:: Exercises to complete ::
[1] Transcribe the passage of the newsletter post on conversational cards beginning with "Belonging Practice 2: Conversational" and continuing through "the button below.".
[2] Carry the newsletter post on using conversational cards with family and friends forward from its final sentence.

:: Text shown ::
+ + +
Belonging Practice 2: Conversational Cards
Experiments using conversation cards with family and friends
Dear City Person,
In the 2nd post of each month, I share in this free weekly newsletter ways I have been trying to nurture my sense of belonging. Readers can join me in experimenting with these belonging practices and share their reflections with me via replying privately to this email or by commenting publicly on my Substack post.
If you haven’t already, check out my About page linked here for more information about my newsletter, Belonging Co-Lab and click here for an archive of previous posts. If you are reading this from the Substack app and have not already subscribed, you may do so by clicking on the button below.
Today I will be reflecting on my experience using conversational cards with family and friends. In case you are wondering, this post is not sponsored by any of the companies I will mention and I am not earning any affiliate fees from them.
+ + +
:: Given records ::
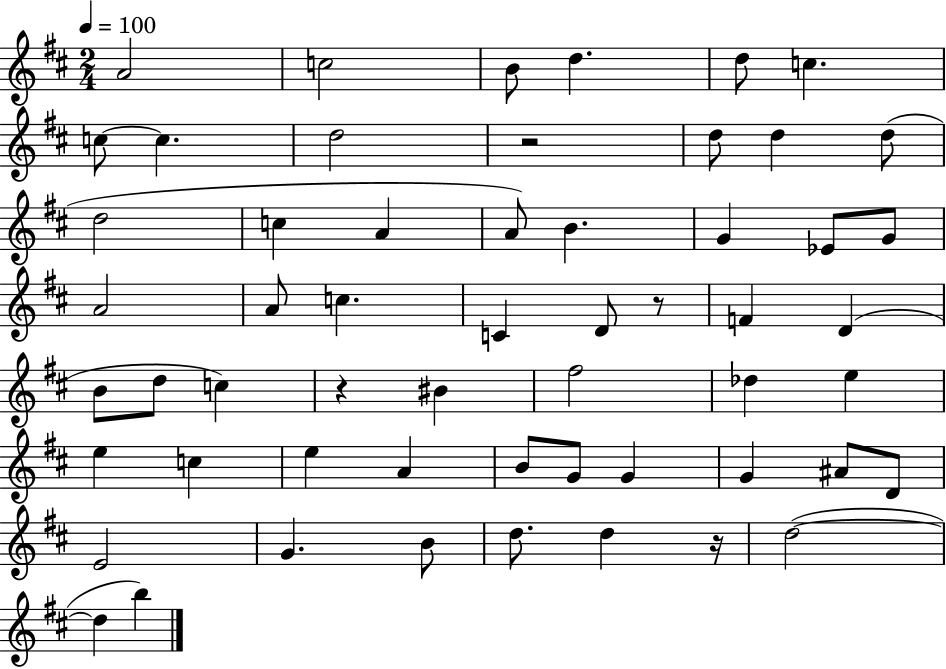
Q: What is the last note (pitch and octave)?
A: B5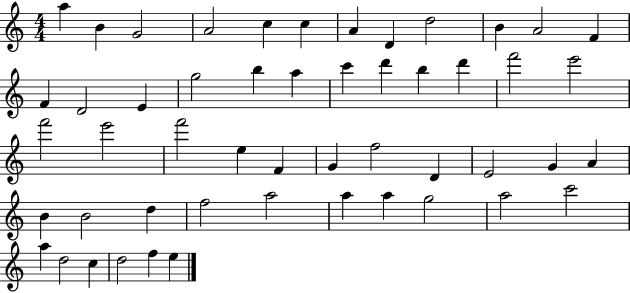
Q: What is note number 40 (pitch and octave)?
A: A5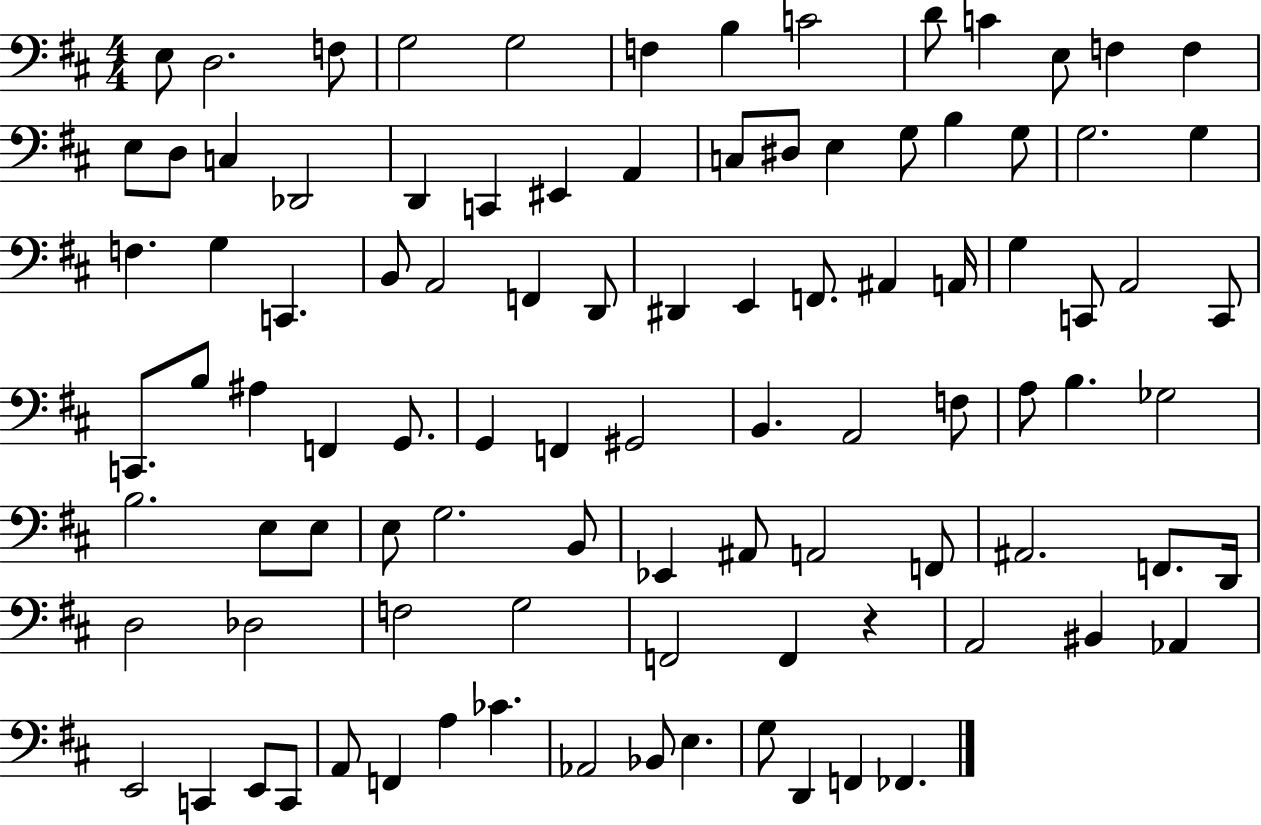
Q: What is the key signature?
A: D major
+ + +
:: Written answers ::
[1]
Belonging Practice 2: Conversational Cards
Experiments using conversation cards with family and friends
Dear City Person,
In the 2nd post of each month, I share in this free weekly newsletter ways I have been trying to nurture my sense of belonging. Readers can join me in experimenting with these belonging practices and share their reflections with me via replying privately to this email or by commenting publicly on my Substack post.
If you haven’t already, check out my About page linked here for more information about my newsletter, Belonging Co-Lab and click here for an archive of previous posts. If you are reading this from the Substack app and have not already subscribed, you may do so by clicking on the button below.

[2]
I would encourage readers to create their own conversation cards; perhaps it can be a joint project with family and friends. But if you are struggling to start and cannot afford the cards I mention here or they do not ship to your country, then read on to see free samples of the ones I have so far tried. Few of the companies also have free samples on their social media pages and websites. Moving forward, I plan to have each of my newsletter posts feature a randomly drawn conversation card from any of the decks.
Here are examples of the decks I have used so far:
Friends Are Human (scroll down to find it)
Scenario Cards: Find a Purpose Box
Here are the ones I would like to try one day or try more often:
Ways of Looking at Art (while not a conversation card, it can be used to make viewing artwork with others more interactive)
Siblings are Human (scroll down to find it)
Grief is Human (scroll down to find it)
The Death Deck (check out their Instagram page which has free reflective/conversation prompts about death)
The End of Life (EOL) Deck (for caregivers and healthcare providers)
Bookakenia (this one is UAE-based, I especially want to try the ones for colleagues)
Before I share more on these, I have some questions for readers which you can reply to either privately via replying to this email or publicly on Substack comments below:
Have you ever tried using conversational cards or created your own conversational questions? If yes:
What decks or questions have you tried out?
How did they influence your conversations if at all?
What were your favorite questions (if any) and why?
If you have never tried them, would you want to? Why or why not?
If you want to try them:
What questions or cards do you want to start with?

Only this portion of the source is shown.